Terrified of being in a relationship - aspie trait or me?
I really wish I could, but have been doing the analyzing thing so long that it's second nature. Of course my filter drops, but because I want to be a good friend, I also want to make them feel good when they are sharing with me. When it comes to me talking about things going on in my life - with my friends and family - asking for advice, the analyzing stops (unless like a blaring one comes up e.g. 'sitting back and crossing arms' - that usually is a good sign to stop talking). I didn't mean it in that way, but conversations are give and take and to reciprocate the effort they put into me, I don't think a friendship could work if I didn't do the same for them. They also understand that I sometimes cancel at the last moment - because I'm already tired. They get that it would not be good for either of us if I came to meet them then. So I really am myself as much as I can be with them. I don't feel stressed when I am with them.
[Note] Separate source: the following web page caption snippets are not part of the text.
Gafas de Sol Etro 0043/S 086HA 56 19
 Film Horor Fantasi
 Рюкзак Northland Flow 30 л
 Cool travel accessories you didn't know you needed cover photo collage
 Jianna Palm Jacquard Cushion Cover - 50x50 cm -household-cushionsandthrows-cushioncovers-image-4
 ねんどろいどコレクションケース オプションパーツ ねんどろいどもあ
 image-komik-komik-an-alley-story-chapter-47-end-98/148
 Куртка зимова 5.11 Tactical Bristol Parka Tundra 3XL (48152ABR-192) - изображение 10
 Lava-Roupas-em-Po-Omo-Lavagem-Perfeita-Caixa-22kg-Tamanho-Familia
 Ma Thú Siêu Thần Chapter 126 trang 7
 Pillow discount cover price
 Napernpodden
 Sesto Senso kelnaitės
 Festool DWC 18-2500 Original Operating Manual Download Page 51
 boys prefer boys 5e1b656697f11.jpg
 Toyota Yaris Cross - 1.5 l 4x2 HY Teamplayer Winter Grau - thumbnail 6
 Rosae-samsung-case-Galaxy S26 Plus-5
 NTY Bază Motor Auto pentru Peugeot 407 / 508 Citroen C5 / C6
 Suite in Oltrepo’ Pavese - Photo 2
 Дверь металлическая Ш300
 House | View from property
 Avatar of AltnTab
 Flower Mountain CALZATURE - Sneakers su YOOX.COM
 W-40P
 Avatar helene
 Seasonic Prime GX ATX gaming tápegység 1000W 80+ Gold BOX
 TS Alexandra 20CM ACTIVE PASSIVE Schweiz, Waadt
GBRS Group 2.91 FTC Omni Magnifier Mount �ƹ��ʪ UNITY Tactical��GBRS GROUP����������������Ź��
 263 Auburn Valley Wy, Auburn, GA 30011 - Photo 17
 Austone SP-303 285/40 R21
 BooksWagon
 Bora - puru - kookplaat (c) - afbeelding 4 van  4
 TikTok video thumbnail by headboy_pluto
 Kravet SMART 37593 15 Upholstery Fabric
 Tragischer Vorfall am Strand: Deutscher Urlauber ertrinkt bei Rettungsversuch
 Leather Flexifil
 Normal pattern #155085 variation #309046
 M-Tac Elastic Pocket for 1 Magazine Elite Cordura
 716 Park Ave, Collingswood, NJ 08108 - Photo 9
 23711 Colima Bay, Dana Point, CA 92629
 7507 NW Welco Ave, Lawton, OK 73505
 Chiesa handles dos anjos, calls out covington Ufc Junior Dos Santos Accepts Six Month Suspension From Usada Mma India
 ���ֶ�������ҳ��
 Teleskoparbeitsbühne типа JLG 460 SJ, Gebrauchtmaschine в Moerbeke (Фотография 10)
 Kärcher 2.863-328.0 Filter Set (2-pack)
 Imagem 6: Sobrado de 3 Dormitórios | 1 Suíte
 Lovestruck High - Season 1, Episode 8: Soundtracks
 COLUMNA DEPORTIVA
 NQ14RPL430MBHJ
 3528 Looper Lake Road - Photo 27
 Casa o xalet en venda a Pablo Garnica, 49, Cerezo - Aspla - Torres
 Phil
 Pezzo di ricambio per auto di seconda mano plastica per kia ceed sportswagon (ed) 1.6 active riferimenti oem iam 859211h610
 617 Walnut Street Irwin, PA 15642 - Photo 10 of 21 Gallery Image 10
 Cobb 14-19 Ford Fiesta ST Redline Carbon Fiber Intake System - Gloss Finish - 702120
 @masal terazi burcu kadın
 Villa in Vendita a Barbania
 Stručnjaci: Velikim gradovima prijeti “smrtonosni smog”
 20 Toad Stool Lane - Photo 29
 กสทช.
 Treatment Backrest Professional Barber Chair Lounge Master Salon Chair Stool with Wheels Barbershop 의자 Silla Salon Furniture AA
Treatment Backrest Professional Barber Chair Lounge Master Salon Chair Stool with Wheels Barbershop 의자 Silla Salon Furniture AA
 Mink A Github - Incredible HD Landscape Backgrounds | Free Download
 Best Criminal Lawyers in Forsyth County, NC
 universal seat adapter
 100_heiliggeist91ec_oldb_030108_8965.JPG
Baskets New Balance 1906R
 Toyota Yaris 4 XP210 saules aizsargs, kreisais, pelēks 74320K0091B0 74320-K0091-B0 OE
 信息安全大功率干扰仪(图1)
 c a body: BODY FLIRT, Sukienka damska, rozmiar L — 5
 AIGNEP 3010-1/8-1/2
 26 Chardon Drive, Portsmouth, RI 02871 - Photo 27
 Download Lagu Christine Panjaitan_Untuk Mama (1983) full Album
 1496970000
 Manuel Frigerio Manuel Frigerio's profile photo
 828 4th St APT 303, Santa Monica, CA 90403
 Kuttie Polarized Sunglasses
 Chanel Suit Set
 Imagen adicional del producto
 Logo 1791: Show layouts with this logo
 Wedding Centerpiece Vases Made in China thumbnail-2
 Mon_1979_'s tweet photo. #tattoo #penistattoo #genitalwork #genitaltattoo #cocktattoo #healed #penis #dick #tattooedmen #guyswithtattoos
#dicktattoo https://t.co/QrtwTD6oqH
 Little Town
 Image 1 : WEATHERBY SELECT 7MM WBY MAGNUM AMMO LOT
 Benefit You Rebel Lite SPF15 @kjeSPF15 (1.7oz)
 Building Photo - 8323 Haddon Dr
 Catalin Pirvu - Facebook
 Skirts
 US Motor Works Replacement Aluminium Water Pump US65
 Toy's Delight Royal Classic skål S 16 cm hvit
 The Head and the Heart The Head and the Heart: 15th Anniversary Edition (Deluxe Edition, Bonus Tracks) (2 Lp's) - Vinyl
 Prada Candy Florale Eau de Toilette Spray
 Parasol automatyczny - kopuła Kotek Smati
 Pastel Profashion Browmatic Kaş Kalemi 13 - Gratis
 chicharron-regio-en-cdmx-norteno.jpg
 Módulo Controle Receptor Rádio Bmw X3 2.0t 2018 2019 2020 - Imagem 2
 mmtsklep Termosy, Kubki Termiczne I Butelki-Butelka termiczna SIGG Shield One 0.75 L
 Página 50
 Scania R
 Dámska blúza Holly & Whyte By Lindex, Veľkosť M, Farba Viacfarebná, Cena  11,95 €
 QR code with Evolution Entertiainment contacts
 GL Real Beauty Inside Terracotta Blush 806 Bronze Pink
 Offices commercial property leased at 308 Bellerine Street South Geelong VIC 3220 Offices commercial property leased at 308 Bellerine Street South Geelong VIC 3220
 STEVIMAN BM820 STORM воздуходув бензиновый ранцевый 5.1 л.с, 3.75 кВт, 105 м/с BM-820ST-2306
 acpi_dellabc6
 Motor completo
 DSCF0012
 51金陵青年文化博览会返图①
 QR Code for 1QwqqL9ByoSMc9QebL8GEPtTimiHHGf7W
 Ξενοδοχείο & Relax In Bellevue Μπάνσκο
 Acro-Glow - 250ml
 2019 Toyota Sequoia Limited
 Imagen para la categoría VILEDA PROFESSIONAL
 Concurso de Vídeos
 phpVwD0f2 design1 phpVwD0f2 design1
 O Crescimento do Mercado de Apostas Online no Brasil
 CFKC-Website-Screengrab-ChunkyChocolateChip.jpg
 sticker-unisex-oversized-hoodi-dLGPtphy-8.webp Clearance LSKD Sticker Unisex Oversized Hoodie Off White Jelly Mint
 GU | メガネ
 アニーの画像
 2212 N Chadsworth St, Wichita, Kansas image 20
This guy is superb because he's a gentleman. Like lets you walk on the inside of the street, helps you into your coat, slides out the chair,... But maybe that's just the Hollywood dream? I don't know. My dad was a gentleman. Maybe it's biological But dating is inherently 'putting your best foot forward'. No?
And like GayAspieBoi said: maybe it shouldn't feel this difficult even initially. For him it clicked. Maybe it should have for me too if it was right?